(Source text)
So here we are, keeping summer hours for our blog. Heavens, it's 7:30. Practically lunch time. And our word for today is -- unpause. Which, as you know, is what you do when you've hit the pause button in your video game or DVD and wish to resume playing or watching. Pause, which used to be an intransitive verb, has starting taking on an object. Pause it, my children will shout when the phone rings in the middle of a movie. And whoever has the remote will press the appropriate button. (Almost never is this me, but remote management is a topic for another day.)
Your language is like your neighborhood. New words and phrases are always moving in or moving out. Some of them don't make much of an impact, but others seem ubiquitous, at least for a while. (Ubiquitous moved out of our neighborhood years ago. I still stay in touch, though.) Over the last couple of years my children have spent a fair amount of time hanging. They are not hanging pictures, or meat; they are not hanging lefts or rights; they are simply hanging. That verb (without an object in life, the lazy thing) moved in a while ago and doesn't show any signs of moving. Chill, which moved in just ahead of hang, has moved a few streets away. My daughter used it the other day, but she was embarrassed. You know how it is when you run into someone you used to know, and don't have much in common with any more. Seinfeldisms took over the whole block a few years back, and stayed for while. Most have moved on. Boratisms barely had time to unpack before they were gone.

(Entries shown)
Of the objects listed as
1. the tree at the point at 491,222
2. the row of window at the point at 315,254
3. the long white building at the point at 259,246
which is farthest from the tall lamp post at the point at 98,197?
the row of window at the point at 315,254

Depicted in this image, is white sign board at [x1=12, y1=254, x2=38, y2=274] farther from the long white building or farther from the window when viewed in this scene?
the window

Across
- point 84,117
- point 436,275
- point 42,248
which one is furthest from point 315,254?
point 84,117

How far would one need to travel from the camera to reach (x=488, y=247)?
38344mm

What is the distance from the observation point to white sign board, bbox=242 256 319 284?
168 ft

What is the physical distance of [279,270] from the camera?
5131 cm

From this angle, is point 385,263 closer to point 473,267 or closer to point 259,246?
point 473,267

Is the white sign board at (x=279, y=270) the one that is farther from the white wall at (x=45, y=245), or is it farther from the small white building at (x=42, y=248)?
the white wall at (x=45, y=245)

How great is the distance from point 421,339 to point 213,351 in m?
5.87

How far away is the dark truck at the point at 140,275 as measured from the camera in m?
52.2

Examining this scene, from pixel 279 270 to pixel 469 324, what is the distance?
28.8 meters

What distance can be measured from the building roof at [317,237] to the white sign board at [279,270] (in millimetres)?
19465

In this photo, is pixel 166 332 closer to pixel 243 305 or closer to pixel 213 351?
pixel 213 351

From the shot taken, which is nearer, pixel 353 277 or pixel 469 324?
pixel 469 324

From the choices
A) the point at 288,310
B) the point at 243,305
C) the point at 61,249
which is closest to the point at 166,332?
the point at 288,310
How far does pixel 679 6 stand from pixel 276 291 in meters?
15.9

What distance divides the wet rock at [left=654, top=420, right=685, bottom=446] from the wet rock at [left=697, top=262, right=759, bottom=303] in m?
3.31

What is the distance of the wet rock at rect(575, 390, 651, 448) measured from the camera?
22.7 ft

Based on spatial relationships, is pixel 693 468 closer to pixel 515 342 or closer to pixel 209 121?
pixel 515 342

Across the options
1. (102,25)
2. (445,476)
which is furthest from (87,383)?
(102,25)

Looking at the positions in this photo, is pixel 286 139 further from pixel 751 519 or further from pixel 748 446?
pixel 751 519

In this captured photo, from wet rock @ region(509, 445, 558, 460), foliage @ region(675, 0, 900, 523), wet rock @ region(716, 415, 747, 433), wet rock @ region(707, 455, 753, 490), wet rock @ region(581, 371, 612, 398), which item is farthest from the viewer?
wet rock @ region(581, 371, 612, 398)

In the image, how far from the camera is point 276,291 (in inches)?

(Exercise tasks)
1. Copy the blog post on new words between "So here we are, keeping" and "for another day.)", inclusive, replacing "remote" with "clicker".
2. Extend the blog post about words moving in and out of the language, picking up right after its last sentence.
The material plays no part in what comes next.

(Outputs by task)
1.
So here we are, keeping summer hours for our blog. Heavens, it's 7:30. Practically lunch time. And our word for today is -- unpause. Which, as you know, is what you do when you've hit the pause button in your video game or DVD and wish to resume playing or watching. Pause, which used to be an intransitive verb, has starting taking on an object. Pause it, my children will shout when the phone rings in the middle of a movie. And whoever has the clicker will press the appropriate button. (Almost never is this me, but clicker management is a topic for another day.)

2.
Which brings me back to unpause. Interesting word. First time I really noticed how interesting was during an exchange among my children that went something like:
Ed (to Imo, holding the remote): Okay, I'm back. Unpause the movie.
Thea (on her feet, poised): No, I want to make a phone call. Don't do it.
Ed: Unpause.
Thea: Don't unpause.
Me: You know, I don't think I've heard that before. Don't unpause. You could say, Don't start. Or even, Don't do anything.
Thea: Quiet, Dad. Don't unpause, Imo.
Ed: Unpause.
Imo (waving the remote): I tell you what I won't do ...
Sam (yawning): Whatever you do do --
Ed (laughing): Do do.
Thea: Quiet, Ed.
Sam: Well, make sure you don't not unpause.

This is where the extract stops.